Beyond this, attacks on rights-defenders and attempts to devalue their work have not diminished. In February for example, the Guerrero Truth Commission (Comverdad Guerrero), which investigates human-rights violations committed during the so-called “Dirty War” of the 1960s and 1970s, denounced that one of its investigators and the son of one of the disappeared whose whereabouts comprises part of the investigation were subjected to anonymous death-threats and harassment.
Oaxaca: extraction and energy projects behind increases in communal conflict
Tensions have been particularly high in some of the communities of the Tehuantepec Isthmus, where a struggle has been undertaken against the wind-energy project advanced by the Mareña Renewables firm. On 29 December in San Dionisio del Mar, opponents and proponents of the project engaged in a confrontation over the realization of an assembly to which the opposing group was denied access. The confrontation left 12 persons injured. Subsequently, two attempts were made to organize an assembly to grant support to the wind-energy project, though without success to date. Several civil and social organizations have condemned the “intimidating actions and the campaign of harassment promoted by the firm Mareña Renewables,” several governmental officials, and media against the opponents.

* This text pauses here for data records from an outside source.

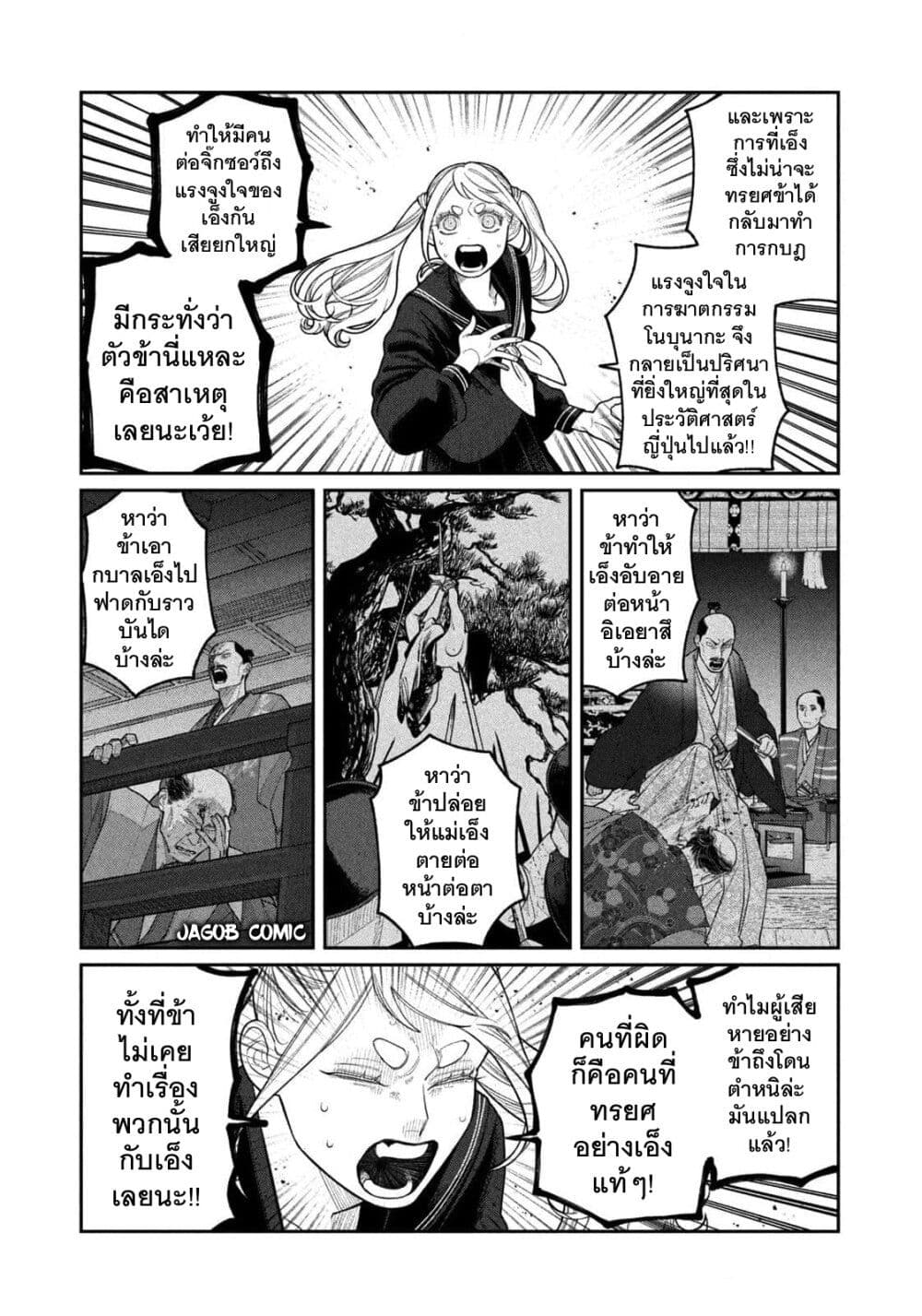 Oda-chan to Akechi-kun page 16
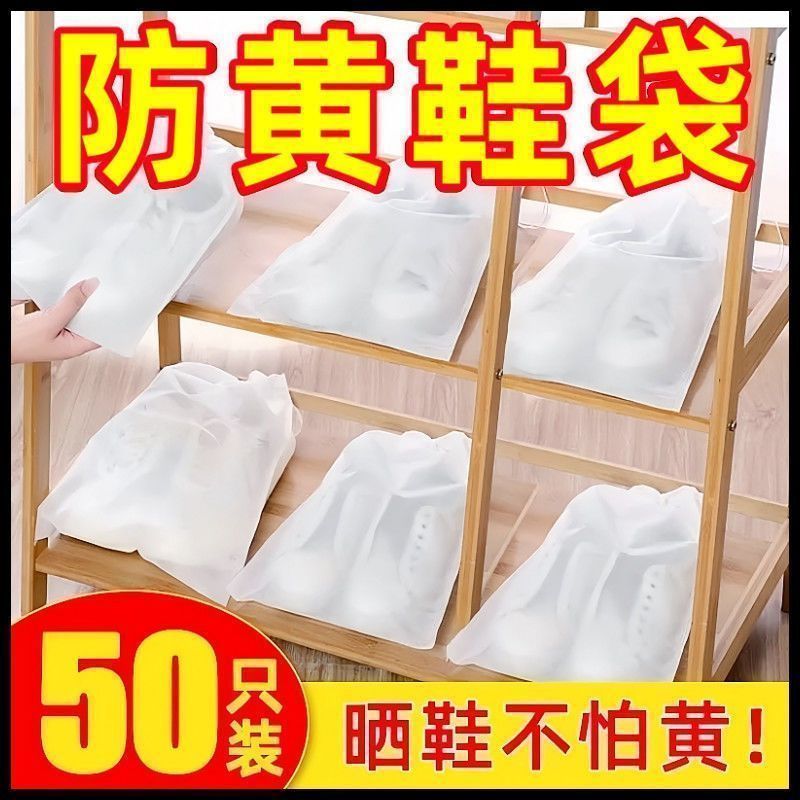 鞋子防黄袋无纺布防晒小白鞋搬家打包神器收纳袋束口抽绳加厚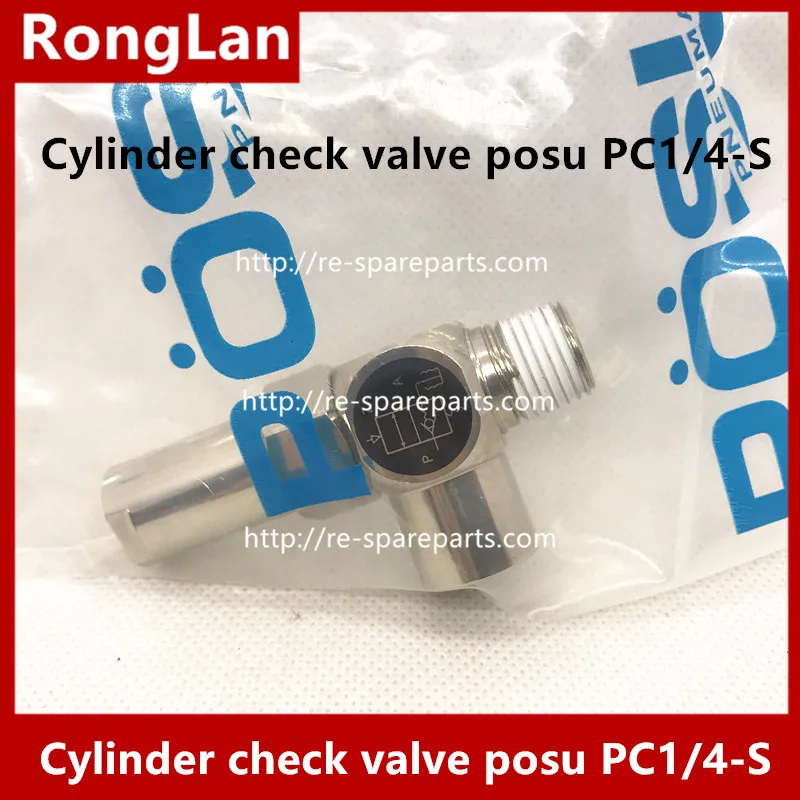 Cylinder check valve posu PC1/4-S -2pcs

In November, in another of the symbolic struggles for land and territory in the state, an observation mission arrived to the community of San José del Progreso, Oaxaca Its announced purpose was ro work toward the goal of making visible the human-rights violations committed against members of the Coordination of the United Peoples of the Ocotlán Valley (CPUVO), who have resisted the activities of the Cuzcatlán mining firm, which is a subsidiary of the Canadian corporation Fortune Silver Mines. The civil observation mission declared in a press-conference that it had observed the systematic violation of human rights in the region, together with a climate of insecurity, fear, and strong division as follows from mining operations. The mission affirmed that the project had been imposed without the consultation of the local population, and it denounced the harassment directed against opponents of the mine, as well as the existence of a strong relationship between the mining company and municipal authorities.
More broadly, Oaxaca is the state with the largest number of cases of abuse against human-rights defenders in the entire country. According to Services for an Alternative Education (EDUCA), from January to November 2012, 120 acts of violence against human-rights defenders had been seen in the state. In December, moreover, several organizations presented the “Special Report on Violence and Impunity against Female Activists and Human-Rights Defenders in Oaxaca,” which documents 48 aggressions against 30 female defenders in the state in 2012. These organizations declared at their press conference that “Intimidation and harassment have become daily attacks, while death threats, injuries, arbitrary detentions, and campaigns of slander and defamation have become more common.”